Text under study START

I’ve written quite a bit about our need to forgive others. However today I want to take a different slant and talk about what does it mean to move on when others have forgiven us.
Have you ever had a friend or a loved one who asked for forgiveness and who truly repented and did their best to bring restitution? Even though they hurt you, you forgive them and offered your hand in reconciliation as you learned to trust them once again. However, that individual kept bringing up the past issue and you found yourself distrusting that person’s original apology.
I’ve been reading about Joseph and his brothers. To say that the brothers’ relationship was complicated is an understatement. In his youth, Joseph used his position as his father’s favourite son to his advantage. Combined with his father’s obvious favouritism and his taunting his brothers through the misuse of the gift of dream interpretation, Joseph landed in hot water. His brothers had enough and took the nearest opportunity to get rid of him.
What his brothers had meant for evil turned out to bless the young man. His years in slavery and prison humbled Joseph and prepared his character to be able to withstand the position that waited for him, second-in-command of the nation of Egypt. Not only did Joseph grow physically, but he also matured into a man of great wisdom and favour.
In the meanwhile, Joseph’s brothers lived with the ramifications of their betrayal. Their father grieved for years, presuming a wild animal had torn Joseph to shreds. The brothers knew their brother still lived, but as a slave. The guilt of their sins against their brother and father weighed heavy on their hearts.

Text under study END

- Exercise aim
List each factor that the passage on forgiveness and Joseph gives for how Joseph "landed in hot water" with his brothers.

Data shown START

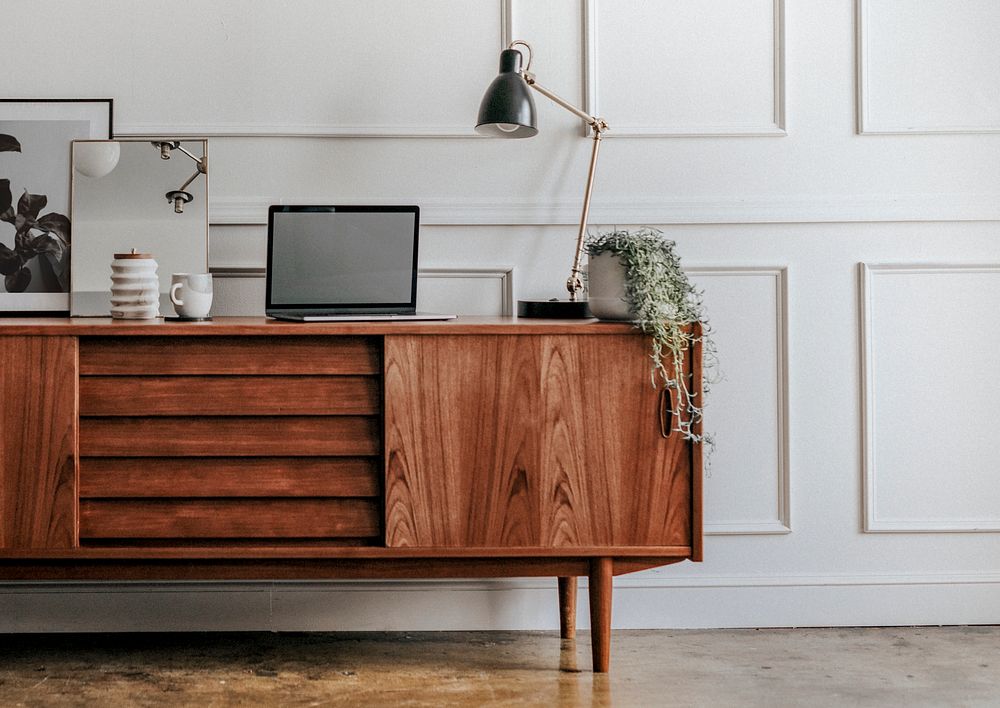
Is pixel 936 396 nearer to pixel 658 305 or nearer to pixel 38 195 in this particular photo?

Data shown END

- Solution
- Joseph used his position as his father's favourite son to his advantage.
- His father showed obvious favouritism.
- Joseph taunted his brothers by misusing the gift of dream interpretation.